=== Extrait choisi ===
I. Une structure qui se resserre sur le personnage principal
A. Un cadre spatio-temporel qui s'organise autour du personnage principal
Un cadre temporel précis :
- premiers mots du roman : « Le 15 septembre 1840" = période de la monarchie de Juillet, débutée en 1830 et qui prendra fin en 1848 (avec Louis-Philippe)
- resserrement encore plus précis avec l'heure : "vers six heures du matin » (ligne 1).
- quelques indications temporelles autour de Frédéric : "pendant deux mois" puis "avant d'aller" : on peut donc suivre avec exactitude le jeune homme.
Un cadre spatial qui se concentre progressivement sur le personnage :
- Dès la 2è ligne : nom propre et préposition spatiale « devant le
quai Saint-Bernard » dont on ignore encore où cela se trouve.
- mais énumération de lieux réels lignes 14-15: « l’île Saint-Louis, la Cité, Notre-Dame », "Paris" : on se situe dans un cadre réel.
- enfin, les lieux sont cités en fonction du personnage, avec le tracé de son parcours : départ du « Havre » jusqu' « à
Nogent-sur-Seine ».B. Un resserrement progressif de la description sur Frédéric
Une description du plus large au plus précis :
- on commence par "des gens", puis l'activité autour du bateau : champ lexical du mouvement et du bruit qui donne une impression de brouillage, de désordre
- tout reste encore indéterminé : déterminants indéfinis "des", pronom indéfini "on", symbolique de "la vapeur" et de la "fumée blanchâtre" qui baignent tout dans le vague, le flou.

=== Consigne ===
Répondez aux questions suivantes d'après l'extrait.
1. Par quelle date commence le roman ?
2. Quels lieux réels sont énumérés pour situer l'action dans un cadre réel ?
3. Quel déterminant indéfini et quel pronom indéfini sont relevés ?

=== Extrait de données ===
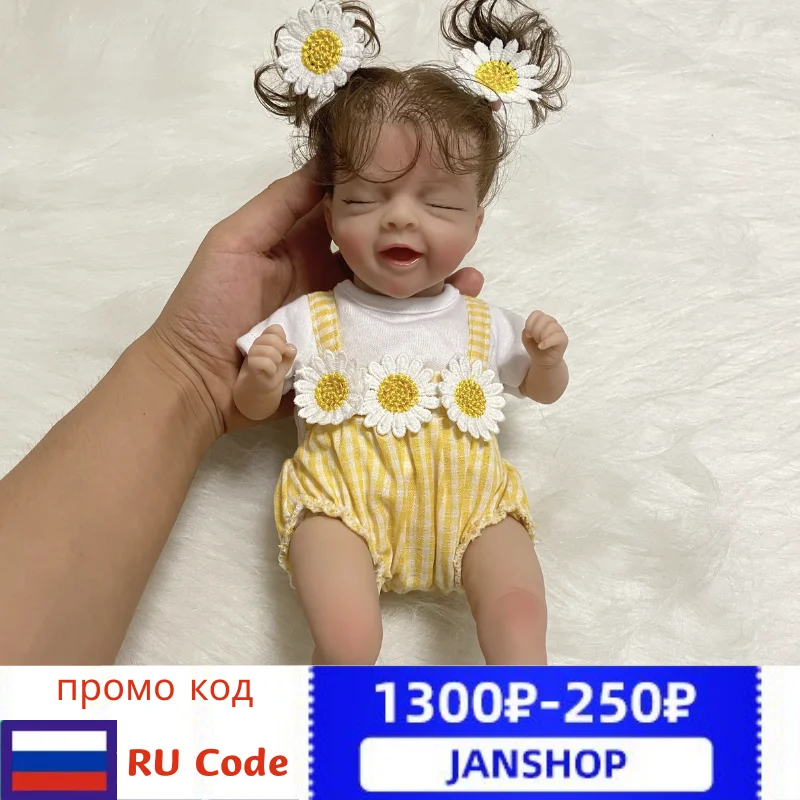 Куклы Новорожденные принцесса салия окрашенные готовые милые девочки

=== Corrigé ===
1. « Le 15 septembre 1840 ».
2. L'île Saint-Louis, la Cité, Notre-Dame et Paris.
3. Le déterminant « des » et le pronom « on ».